§ TEXT SECTION
• • •

Choosing an egg donor is one of the biggest decisions faced by couples undergoing assisted reproduction treatment. In fact, it may be even more difficult than the decision to receive treatment: Choosing whether to use this method of having children is a relatively simple yes/no question; choosing the right egg donor involves almost infinite possibilities, with lifelong consequences for your child.
The first rule to follow when facing this decision is to relax: Tens of thousands of other couples have stood at the same crossroads before you, and have established happy, healthy families using donated eggs. If they can do it, there’s no reason why you can’t.
Secondly, trust the medical professionals you’re working with. If you’re signed up with a reputable, licensed clinic, you should have confidence in their donor selection standards. You should also be getting personalised attention and support with the decision from the clinic staff who are assigned to your case; if you feel that you’re being neglected, or if you have any doubts about their professionalism or standards, you need to discuss those issues with them ASAP, and consider finding a new facility.

• • •

§ SUPPLIED INFORMATION
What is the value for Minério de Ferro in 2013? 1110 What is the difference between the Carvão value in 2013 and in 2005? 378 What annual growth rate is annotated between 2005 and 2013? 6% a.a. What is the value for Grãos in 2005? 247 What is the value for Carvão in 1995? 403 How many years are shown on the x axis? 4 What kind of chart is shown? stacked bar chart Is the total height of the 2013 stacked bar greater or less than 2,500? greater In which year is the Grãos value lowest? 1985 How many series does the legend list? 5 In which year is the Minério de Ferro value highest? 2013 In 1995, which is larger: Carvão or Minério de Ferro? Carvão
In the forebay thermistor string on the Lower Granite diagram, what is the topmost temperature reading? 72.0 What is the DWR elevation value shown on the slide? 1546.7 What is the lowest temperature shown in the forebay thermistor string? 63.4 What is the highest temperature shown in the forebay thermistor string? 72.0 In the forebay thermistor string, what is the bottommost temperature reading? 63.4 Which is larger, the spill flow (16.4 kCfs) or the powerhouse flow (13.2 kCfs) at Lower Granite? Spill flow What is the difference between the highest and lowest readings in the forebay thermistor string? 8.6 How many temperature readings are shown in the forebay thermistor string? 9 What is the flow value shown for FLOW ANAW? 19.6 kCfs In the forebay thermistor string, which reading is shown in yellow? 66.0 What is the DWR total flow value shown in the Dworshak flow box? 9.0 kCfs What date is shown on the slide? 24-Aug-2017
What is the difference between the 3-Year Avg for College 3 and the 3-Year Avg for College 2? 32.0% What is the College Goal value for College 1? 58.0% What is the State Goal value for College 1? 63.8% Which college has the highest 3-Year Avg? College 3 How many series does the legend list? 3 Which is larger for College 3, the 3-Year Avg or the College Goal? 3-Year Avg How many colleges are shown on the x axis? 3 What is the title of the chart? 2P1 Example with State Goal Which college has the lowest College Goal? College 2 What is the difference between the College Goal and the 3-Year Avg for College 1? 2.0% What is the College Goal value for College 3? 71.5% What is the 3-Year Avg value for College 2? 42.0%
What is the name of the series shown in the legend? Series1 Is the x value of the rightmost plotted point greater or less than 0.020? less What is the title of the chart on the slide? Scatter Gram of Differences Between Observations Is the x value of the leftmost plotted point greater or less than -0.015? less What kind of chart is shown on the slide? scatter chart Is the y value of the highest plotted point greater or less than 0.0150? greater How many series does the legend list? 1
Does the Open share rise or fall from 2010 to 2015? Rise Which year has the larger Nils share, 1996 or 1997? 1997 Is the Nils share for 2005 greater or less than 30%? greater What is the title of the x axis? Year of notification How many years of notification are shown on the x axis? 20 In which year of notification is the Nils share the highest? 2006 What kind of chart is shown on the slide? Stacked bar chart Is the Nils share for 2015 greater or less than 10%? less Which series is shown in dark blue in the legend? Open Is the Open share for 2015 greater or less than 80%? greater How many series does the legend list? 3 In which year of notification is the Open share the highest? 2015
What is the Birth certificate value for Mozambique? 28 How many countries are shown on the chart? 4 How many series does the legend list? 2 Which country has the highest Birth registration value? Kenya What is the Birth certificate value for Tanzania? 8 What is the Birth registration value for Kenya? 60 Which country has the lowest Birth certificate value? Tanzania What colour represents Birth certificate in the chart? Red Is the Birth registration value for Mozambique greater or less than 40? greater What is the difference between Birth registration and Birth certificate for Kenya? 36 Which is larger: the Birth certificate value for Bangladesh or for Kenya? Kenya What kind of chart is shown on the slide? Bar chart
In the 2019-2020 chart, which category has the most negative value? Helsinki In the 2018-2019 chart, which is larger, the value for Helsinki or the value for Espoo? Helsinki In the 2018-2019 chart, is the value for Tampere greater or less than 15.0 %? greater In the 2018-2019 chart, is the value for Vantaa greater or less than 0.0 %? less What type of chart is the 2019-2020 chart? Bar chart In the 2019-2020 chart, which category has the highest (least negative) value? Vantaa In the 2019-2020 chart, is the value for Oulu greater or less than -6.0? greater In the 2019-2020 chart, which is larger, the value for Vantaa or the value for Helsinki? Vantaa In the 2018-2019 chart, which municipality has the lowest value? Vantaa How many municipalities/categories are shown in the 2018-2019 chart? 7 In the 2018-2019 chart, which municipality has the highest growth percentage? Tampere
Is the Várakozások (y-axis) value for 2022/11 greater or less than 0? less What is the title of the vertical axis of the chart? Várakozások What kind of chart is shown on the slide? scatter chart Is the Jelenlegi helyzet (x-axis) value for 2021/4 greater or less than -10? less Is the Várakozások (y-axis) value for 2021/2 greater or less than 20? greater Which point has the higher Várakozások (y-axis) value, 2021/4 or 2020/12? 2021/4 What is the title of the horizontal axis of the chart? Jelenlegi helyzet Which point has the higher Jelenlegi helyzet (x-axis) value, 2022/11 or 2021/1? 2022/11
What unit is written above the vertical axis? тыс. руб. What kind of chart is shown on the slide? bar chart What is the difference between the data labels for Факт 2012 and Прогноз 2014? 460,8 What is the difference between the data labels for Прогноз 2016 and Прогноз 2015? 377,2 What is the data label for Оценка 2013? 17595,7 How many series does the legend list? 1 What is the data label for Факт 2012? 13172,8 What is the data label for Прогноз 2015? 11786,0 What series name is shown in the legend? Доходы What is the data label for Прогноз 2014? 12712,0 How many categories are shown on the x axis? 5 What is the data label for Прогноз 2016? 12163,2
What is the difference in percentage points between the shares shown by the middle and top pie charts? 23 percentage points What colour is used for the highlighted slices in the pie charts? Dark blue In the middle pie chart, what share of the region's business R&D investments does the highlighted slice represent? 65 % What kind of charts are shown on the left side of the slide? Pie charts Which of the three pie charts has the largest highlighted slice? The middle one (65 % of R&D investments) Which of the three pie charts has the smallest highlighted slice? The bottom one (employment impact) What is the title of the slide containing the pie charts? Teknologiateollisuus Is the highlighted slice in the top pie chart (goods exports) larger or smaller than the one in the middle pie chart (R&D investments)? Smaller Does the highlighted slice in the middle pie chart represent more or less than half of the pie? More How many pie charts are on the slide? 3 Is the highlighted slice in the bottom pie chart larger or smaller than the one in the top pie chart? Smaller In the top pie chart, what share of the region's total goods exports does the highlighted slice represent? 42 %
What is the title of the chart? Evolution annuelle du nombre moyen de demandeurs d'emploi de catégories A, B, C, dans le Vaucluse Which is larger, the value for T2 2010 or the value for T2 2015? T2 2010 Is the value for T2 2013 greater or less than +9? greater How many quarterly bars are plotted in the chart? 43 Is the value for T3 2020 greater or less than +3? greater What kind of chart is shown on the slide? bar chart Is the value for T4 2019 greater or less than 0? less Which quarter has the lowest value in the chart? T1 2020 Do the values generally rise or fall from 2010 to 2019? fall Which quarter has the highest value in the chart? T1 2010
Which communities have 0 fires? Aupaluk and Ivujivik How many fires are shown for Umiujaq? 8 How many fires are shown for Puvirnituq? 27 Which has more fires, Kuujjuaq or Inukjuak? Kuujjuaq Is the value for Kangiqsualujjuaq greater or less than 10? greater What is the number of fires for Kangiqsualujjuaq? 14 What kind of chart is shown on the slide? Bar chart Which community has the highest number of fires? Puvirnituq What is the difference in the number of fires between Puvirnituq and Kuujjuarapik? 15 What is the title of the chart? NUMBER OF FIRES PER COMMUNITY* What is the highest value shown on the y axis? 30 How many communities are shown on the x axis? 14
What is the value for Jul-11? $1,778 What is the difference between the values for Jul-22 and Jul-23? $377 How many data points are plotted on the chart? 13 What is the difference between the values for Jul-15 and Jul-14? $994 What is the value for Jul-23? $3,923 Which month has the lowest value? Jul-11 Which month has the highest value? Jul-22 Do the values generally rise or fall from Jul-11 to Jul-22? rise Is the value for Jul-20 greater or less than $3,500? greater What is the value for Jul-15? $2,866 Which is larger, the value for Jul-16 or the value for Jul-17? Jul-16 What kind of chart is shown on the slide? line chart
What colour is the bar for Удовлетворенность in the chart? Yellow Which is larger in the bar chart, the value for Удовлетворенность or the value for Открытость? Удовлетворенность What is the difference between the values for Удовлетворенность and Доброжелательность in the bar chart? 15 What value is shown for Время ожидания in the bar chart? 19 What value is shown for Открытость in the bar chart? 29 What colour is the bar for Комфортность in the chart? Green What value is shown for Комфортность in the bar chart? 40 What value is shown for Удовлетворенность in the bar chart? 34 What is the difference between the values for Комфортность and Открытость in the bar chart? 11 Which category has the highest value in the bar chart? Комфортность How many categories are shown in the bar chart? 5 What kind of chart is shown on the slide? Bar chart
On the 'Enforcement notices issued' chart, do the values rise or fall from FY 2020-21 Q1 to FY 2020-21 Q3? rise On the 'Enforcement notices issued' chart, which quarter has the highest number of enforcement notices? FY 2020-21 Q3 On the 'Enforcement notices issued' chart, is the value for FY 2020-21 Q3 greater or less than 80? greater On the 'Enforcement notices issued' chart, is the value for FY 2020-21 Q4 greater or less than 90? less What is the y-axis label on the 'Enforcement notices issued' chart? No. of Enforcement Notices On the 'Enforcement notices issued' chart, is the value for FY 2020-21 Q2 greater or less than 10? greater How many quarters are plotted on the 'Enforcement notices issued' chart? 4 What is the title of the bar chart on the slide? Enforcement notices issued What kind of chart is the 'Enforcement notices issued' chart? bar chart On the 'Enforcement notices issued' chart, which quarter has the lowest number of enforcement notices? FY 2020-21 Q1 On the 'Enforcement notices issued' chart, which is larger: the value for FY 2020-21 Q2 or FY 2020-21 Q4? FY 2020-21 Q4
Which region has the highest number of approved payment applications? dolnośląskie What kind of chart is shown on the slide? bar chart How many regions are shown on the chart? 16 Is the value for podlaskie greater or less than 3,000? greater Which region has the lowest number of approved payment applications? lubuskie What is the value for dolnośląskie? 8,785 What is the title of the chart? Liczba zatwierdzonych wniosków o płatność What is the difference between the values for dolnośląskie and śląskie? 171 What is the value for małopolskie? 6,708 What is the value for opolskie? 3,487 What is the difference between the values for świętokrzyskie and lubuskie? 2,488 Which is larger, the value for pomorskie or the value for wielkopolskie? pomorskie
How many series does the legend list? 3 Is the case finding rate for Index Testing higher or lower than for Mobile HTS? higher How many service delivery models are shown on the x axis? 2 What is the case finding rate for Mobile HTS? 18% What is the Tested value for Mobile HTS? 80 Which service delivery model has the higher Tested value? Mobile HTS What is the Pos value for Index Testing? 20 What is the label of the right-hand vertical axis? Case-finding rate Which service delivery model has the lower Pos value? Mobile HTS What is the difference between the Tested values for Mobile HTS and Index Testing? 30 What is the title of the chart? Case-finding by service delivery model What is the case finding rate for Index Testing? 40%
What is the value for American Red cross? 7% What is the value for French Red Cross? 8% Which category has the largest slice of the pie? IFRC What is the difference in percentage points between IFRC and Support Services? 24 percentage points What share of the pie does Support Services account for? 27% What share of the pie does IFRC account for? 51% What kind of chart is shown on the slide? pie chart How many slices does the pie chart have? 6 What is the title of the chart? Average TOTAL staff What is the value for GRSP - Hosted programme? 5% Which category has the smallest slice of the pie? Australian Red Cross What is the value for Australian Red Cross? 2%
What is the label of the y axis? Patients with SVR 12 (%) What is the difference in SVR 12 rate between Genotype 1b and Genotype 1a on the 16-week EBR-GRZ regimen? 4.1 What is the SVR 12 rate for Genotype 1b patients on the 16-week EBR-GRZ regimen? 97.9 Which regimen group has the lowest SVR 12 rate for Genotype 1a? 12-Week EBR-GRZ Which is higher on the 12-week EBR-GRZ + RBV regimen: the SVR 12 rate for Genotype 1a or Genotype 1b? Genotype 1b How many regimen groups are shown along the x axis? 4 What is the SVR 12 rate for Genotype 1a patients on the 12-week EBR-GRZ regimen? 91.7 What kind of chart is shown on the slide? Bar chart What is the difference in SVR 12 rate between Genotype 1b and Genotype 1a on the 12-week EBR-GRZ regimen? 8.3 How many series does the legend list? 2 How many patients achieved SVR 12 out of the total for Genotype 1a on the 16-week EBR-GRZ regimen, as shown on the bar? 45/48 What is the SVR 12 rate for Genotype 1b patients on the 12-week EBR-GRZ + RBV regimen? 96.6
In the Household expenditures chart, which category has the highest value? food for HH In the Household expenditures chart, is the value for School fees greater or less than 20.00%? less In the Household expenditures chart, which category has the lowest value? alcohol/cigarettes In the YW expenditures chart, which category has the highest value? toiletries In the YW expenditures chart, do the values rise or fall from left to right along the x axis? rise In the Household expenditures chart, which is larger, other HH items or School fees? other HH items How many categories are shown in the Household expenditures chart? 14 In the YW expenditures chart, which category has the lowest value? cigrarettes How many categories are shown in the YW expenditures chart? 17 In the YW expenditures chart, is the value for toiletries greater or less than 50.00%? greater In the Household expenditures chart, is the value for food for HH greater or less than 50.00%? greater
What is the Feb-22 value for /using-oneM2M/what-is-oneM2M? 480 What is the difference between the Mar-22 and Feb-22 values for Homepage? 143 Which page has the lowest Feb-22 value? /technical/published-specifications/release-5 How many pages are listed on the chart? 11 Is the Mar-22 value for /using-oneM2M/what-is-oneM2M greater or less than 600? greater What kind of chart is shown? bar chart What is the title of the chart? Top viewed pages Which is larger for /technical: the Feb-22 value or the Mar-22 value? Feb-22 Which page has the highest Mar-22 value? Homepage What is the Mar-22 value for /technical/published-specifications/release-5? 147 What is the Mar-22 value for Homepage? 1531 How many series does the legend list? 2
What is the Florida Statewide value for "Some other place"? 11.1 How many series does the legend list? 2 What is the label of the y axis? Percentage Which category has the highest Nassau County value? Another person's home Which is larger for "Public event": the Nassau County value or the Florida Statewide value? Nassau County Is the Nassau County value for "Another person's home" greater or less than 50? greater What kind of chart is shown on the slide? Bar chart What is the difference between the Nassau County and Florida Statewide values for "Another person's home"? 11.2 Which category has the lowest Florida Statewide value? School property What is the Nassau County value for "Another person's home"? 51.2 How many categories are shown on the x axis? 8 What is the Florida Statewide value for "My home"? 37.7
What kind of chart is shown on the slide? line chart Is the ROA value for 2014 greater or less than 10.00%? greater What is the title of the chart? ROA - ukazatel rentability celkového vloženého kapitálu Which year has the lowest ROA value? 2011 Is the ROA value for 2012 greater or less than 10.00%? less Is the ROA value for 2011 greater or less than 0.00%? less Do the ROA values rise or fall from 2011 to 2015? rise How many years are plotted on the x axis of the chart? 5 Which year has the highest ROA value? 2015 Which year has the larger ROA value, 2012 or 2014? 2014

• • •

§ INSTRUCTIONS FOR THE TASK
Do the following three statements agree with the egg donor text? For each, answer yes or no and quote the exact words from the text that decide it.
1. Deciding whether to use donated eggs at all is presented as a relatively simple yes/no question.
2. Couples who doubt their clinic's standards are advised to move to a new facility without first raising the issue with the clinic.
3. The first rule given for facing the decision is to relax.
The listing can be ignored.

§ OUTPUT FOR THIS EXERCISE
1. Yes: "Choosing whether to use this method of having children is a relatively simple yes/no question"
2. No: "you need to discuss those issues with them ASAP, and consider finding a new facility"
3. Yes: "The first rule to follow when facing this decision is to relax"